General characteristics
- Class & type: U-class submarine
- Displacement: Surfaced - 540 tons standard, 630 tons full load; Submerged - 730 tons;
- Length: 58.22 m (191 ft)
- Beam: 4.90 m (16 ft 1 in)
- Draught: 4.62 m (15 ft 2 in)
- Propulsion: 2 shaft diesel-electric; 2 Paxman Ricardo diesel generators + electric motors; 615 / 825 hp;
- Speed: 11.25 knots (20.8 km/h) max surfaced; 10 knots (19 km/h) max submerged;
- Complement: 27-31
- Armament: 4 bow internal 21 inch (533 mm) torpedo tubes - 8 - 10 torpedoes; 1 - 3-inch (76 mm) gun;

= HMS Upstart =

Submarine of the Royal Navy

HMS Upstart (P65) was a Royal Navy U-class submarine built by Vickers-Armstrongs.
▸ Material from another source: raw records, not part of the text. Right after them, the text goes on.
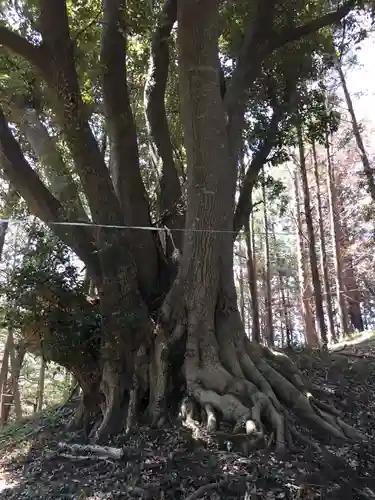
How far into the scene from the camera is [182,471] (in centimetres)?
372

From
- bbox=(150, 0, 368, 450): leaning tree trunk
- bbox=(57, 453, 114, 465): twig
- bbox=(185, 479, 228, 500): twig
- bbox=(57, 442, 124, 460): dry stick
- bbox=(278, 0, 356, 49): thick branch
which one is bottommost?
bbox=(185, 479, 228, 500): twig

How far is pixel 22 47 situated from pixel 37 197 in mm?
1596

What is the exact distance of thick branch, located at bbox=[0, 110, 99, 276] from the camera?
528 cm

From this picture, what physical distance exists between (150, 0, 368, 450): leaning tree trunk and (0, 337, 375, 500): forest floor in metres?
0.65

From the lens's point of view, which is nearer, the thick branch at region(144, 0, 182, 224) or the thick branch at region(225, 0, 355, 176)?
the thick branch at region(225, 0, 355, 176)

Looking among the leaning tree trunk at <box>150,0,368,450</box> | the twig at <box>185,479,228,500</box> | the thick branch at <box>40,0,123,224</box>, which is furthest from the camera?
the thick branch at <box>40,0,123,224</box>

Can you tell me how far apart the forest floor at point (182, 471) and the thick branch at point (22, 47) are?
403 centimetres

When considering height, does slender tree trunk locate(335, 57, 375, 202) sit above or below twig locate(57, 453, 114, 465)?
above

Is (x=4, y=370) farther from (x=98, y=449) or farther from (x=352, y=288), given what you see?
(x=352, y=288)

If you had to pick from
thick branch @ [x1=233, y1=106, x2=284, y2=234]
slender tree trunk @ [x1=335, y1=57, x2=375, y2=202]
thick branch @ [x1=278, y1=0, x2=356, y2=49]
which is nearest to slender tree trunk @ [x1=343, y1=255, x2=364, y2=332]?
slender tree trunk @ [x1=335, y1=57, x2=375, y2=202]

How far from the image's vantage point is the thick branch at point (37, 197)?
5277 millimetres

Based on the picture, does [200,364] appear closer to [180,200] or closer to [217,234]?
[217,234]

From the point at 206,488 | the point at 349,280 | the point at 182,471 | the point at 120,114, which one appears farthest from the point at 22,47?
the point at 349,280

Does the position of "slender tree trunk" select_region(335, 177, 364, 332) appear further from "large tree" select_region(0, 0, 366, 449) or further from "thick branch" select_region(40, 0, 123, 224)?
"thick branch" select_region(40, 0, 123, 224)
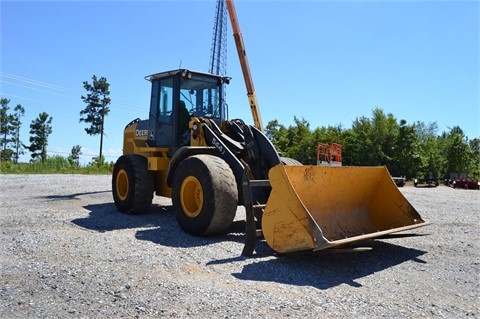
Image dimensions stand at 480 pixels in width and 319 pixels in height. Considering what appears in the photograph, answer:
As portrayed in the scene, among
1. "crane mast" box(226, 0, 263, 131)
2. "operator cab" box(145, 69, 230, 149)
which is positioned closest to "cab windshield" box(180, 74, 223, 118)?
"operator cab" box(145, 69, 230, 149)

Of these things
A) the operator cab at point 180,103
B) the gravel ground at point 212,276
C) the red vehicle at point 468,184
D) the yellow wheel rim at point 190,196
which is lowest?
the gravel ground at point 212,276

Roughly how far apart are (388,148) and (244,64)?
82.5 ft

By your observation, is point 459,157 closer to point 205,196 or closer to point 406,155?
point 406,155

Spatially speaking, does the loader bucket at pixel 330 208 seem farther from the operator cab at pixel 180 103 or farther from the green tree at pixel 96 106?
the green tree at pixel 96 106

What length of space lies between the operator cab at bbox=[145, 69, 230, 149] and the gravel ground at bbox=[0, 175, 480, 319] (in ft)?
6.81

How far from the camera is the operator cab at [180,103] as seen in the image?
8.16 m

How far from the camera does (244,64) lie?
1395 cm

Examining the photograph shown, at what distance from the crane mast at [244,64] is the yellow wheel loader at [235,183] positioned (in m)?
5.46

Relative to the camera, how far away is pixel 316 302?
3.67m

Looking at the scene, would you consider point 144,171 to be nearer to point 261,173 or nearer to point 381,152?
point 261,173

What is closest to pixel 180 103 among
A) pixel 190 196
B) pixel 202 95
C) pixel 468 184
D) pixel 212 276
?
pixel 202 95

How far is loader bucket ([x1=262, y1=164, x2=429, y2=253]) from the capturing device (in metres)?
4.71

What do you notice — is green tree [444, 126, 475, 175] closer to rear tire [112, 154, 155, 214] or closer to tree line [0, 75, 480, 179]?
tree line [0, 75, 480, 179]

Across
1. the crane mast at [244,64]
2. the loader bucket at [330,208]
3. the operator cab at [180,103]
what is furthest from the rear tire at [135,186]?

So far she has been the only ship of the Royal Navy to bear the name Upstart. After the war, she was loaned to the Greek Navy and renamed Amfitriti.

==Career==

===Wartime===

Upstart spent most of her wartime career operating off the south coast of France, where she sank the French fishing vessels Grotte de Bethlehem and Torpille, the German auxiliary minelayer Niedersachsen (the former French Guyane) and the German merchant Tolentino (the former French Saumur). She also launched failed attacks against the French merchant Medjerda and the Italian merchant Pascoli.

===Greek service===

Upstart survived the war and was loaned to the Greek Navy in 1945, where she was renamed Amfitriti. She served with the Greek Navy for seven years, and was returned to the Royal Navy in 1952. She was subsequently sunk as an ASDIC target off the Isle of Wight on 29 July 1959.